Par-delà les différences de détails entre les spécialistes modernes sur les événements de la Passion, une certaine opinion commune, au plan littéraire et historique, est en passe de s’imposer ou presque. Sur trois points surtout : sur le genre littéraire de ces récits ; sur le procès romain de Jésus, non précédé d’un procès juif à proprement parler ; enfin, sur l’épineux problème de la responsabilité juive en l’occurrence.
Parlons du genre littéraire. Le récit évangélique n’a pas été écrit pour « faire de l’histoire » et rapporter seulement un souvenir d’hier. L’événement de la Croix constitue aux yeux d’un évangéliste le point de départ du salut.
On ne le rappelle pas comme une pièce biographique, tels les derniers moments de quelqu’un qu’on aime, mais comme ce qui, maintenant, fait vivre. Car ce récit, sans la foi en la résurrection, ne se serait jamais imposé à la mémoire.
Ce n’est donc pas seulement le récit d’une crucifixion parmi d’autres, mais l’histoire d’un crucifié, confessé hautement comme ressuscité et toujours vivant. La narration dépasse en conséquence les récits quelque peu analogues, connus dans l’ancienne tradition juive et portant sur le sort des prophètes persécutés et mis à mort (ainsi, dans la Vie des Douze Prophètes).

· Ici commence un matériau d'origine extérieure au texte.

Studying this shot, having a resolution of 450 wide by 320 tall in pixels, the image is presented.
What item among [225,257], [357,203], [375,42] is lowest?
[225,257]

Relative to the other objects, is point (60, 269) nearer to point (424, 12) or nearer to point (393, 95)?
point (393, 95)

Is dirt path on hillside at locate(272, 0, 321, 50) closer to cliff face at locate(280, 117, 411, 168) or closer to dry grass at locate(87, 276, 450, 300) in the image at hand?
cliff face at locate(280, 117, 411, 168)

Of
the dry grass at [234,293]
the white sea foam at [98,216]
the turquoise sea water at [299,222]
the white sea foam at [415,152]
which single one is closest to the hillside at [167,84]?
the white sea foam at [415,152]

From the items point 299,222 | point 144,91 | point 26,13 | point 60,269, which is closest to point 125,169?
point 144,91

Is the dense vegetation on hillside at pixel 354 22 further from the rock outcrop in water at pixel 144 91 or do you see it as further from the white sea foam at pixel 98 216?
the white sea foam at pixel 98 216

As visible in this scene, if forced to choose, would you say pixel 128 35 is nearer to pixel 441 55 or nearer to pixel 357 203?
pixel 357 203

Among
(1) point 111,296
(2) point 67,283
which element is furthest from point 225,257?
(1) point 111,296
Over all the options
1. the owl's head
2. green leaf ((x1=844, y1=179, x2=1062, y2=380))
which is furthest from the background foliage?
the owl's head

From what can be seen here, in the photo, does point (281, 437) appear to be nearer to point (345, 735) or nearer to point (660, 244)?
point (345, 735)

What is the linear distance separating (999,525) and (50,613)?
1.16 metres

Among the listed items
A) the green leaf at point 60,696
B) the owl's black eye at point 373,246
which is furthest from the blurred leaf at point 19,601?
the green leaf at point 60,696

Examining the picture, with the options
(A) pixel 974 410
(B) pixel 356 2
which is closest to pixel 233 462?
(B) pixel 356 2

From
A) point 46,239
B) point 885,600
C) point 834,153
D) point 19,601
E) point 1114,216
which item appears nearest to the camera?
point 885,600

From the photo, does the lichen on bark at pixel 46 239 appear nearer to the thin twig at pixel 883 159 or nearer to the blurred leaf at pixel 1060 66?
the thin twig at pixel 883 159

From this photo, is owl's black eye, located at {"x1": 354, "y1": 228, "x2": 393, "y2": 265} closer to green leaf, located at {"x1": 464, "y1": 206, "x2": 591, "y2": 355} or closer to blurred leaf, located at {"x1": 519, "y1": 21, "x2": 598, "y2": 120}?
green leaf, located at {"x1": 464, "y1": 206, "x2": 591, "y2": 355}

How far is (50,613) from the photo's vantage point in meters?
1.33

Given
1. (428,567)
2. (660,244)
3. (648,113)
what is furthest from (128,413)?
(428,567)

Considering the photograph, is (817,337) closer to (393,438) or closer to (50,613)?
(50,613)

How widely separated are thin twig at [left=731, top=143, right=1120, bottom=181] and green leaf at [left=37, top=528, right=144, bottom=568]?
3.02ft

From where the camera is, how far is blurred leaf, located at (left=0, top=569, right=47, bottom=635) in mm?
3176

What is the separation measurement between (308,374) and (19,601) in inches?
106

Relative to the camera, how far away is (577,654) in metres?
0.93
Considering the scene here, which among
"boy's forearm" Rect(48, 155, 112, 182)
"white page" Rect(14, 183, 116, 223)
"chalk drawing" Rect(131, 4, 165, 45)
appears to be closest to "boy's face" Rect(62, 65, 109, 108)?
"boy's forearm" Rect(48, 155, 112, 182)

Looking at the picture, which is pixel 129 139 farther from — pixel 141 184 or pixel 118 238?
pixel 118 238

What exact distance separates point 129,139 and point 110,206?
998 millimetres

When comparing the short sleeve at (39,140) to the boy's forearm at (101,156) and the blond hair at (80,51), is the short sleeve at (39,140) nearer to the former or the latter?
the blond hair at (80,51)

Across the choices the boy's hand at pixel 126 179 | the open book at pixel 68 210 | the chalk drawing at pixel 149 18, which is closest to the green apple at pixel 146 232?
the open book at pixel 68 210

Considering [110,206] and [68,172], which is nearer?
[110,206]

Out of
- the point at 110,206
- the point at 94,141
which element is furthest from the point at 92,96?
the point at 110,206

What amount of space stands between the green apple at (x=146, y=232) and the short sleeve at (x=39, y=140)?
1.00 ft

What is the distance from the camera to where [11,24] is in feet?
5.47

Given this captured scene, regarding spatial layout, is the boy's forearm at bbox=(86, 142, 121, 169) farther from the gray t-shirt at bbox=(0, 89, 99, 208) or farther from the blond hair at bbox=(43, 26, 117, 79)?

Matthieu porte encore l’écho de ces traditions juives dans Mt 23, 29-36. Reprenant les souvenirs des premiers témoins (Pierre, Simon de Cyrène, les femmes et autres), les premières traditions communautaires en ramassèrent progressivement les éléments, à chaque fois médités à travers le prisme des Écritures.
Comme le déclare Paul, en écho à la première proclamation de foi datant d’avant les années 50 :
« Le Christ est mort pour nos péchés selon les Écritures, il a été enseveli, il est ressuscité le troisième jour selon les Écritures » (1 Co 15, 3 b - 4).
Lors des assemblées chrétiennes, la mémoire du crucifié, maintenant ressuscité, constitue le cœur des premières liturgies, où les événements du Golgotha sont médités en fonction du texte des Écritures, et particulièrement du Psaume 22 (ainsi, dans Mt 27, 34-35.43.46).
Car cette mort inadmissible du Messie devait au regard de la foi répondre éminemment au dessein souverain de Dieu. Sinon, comment expliquer une telle crucifixion, alors même que le Deutéronome portait :
« Maudit soit quiconque pend au gibet » (Dt 21, 23, cité par Paul en Ga3,13) ?
Jésus est mort et il est ressuscité « selon les Écritures », et les premiers croyants relurent toute leur Bible pour mieux distinguer le projet de Dieu à l’endroit du crucifié, maintenant ressuscité. Citons en particulier le Poème du Serviteur souffrant, lu dans Isaïe de 52,13 à 53,12.
L’événement, diversement raconté au sein des communautés, devait aussi faire l’objet de quelques aménagements secondaires. Si Matthieu reprend largement Marc, avec quelques additions, Luc évite de son côté de rapporter des détails trop horribles, susceptibles de heurter inutilement ses lecteurs grecs. Il ne mentionne pas le couronnement d’épines, jugé infamant à l’époque (Mc 15,16-20), et il transforme le cri d’abandon de Jésus sur la croix en paroles de pardon et de confiance en Dieu (comparer Mc 15, 34 et Le 23, 34. 46).
Jésus garde toute sa dignité. Et plus encore chez Jean, où la gloire divine de la Résurrection perce chacun des mots de la crucifixion du Seigneur.
Plus encore, l’événement a fait l’objet d’une réflexion théologique pour signifier, dans la langue imagée du premier judéo-christianisme, comment le salut de Dieu passe dans cet événement même.
Ainsi explique-t-on la curieuse mention des ténèbres qui recouvrirent la terre au moment de la mort de Jésus, et celle d’un tremblement de terre (Mt 27,45.51), tel un retour au tohu-bohu des origines, avant la création nouvelle, désormais fondée sur la croix (Genèse 1, 1).
De même, le rideau du Temple voilant le Saint des Saints se déchire (Mc 15,38), car Dieu n’est plus dans son Temple d’hier, mais dans la personne même de son Christ (Jn2,21). Plus étonnant encore, de « nombreux saints défunts ressuscitèrent » selon Mt27,52 s, pour signifier combien la vie nouvelle, surgie de la Croix, se déverse aussi sur les justes de l’ancienne Alliance. Le salut du Christ atteint même ceux d’hier.